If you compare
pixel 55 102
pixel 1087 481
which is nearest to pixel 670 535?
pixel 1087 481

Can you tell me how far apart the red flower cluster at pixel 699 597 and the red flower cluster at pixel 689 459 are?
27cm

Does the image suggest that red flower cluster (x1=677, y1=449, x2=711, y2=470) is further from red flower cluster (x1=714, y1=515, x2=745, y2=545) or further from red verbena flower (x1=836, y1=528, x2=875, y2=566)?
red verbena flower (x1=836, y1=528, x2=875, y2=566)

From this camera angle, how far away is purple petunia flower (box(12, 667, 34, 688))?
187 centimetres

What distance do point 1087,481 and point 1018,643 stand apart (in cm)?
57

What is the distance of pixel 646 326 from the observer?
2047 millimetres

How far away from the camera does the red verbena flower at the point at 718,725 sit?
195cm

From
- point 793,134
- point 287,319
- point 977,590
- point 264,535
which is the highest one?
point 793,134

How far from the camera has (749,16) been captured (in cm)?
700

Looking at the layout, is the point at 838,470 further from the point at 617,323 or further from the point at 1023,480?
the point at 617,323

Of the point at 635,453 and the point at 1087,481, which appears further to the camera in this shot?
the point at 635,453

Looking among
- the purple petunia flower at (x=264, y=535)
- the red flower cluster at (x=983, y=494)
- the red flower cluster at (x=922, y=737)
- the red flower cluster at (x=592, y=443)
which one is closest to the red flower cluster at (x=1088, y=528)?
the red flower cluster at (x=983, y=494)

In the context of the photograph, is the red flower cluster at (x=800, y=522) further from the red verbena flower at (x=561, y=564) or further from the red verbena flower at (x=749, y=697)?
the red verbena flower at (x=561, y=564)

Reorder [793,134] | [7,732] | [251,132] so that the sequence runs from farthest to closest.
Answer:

The exercise »
The entries above should be repeated exactly, every one of them.

Result for this exercise »
If you compare
pixel 55 102
pixel 1087 481
which is nearest to pixel 670 535?
pixel 1087 481

Can you tell me how far apart the red flower cluster at pixel 699 597 and the red flower cluster at pixel 689 459 are?
27cm

Does the image suggest that red flower cluster (x1=677, y1=449, x2=711, y2=470) is further from red flower cluster (x1=714, y1=515, x2=745, y2=545) or further from red verbena flower (x1=836, y1=528, x2=875, y2=566)?
red verbena flower (x1=836, y1=528, x2=875, y2=566)

From this camera angle, how far away is purple petunia flower (box(12, 667, 34, 688))?
187 centimetres

What distance do point 1087,481 and point 1018,643 stand apart (in cm)?
57

What is the distance of pixel 646 326 from the observer?
2047 millimetres

How far away from the camera does the red verbena flower at the point at 718,725 sit?
195cm

From
- point 793,134
- point 287,319
- point 977,590
- point 264,535
which is the highest one?
point 793,134

How far from the camera has (749,16) been captured (in cm)?
700

Looking at the layout, is the point at 838,470 further from the point at 617,323 or further from the point at 1023,480?
the point at 617,323

Of the point at 635,453 and the point at 1087,481, which appears further to the camera in this shot?
the point at 635,453

Looking among
- the purple petunia flower at (x=264, y=535)
- the red flower cluster at (x=983, y=494)
- the red flower cluster at (x=922, y=737)
- the red flower cluster at (x=592, y=443)
which one is closest to the red flower cluster at (x=1088, y=528)?
the red flower cluster at (x=983, y=494)

In the context of the photograph, is the red flower cluster at (x=800, y=522) further from the red verbena flower at (x=561, y=564) or further from the red verbena flower at (x=749, y=697)?
the red verbena flower at (x=561, y=564)

Reorder [793,134] | [7,732] | [251,132] so that the sequence runs from farthest to closest.
Answer:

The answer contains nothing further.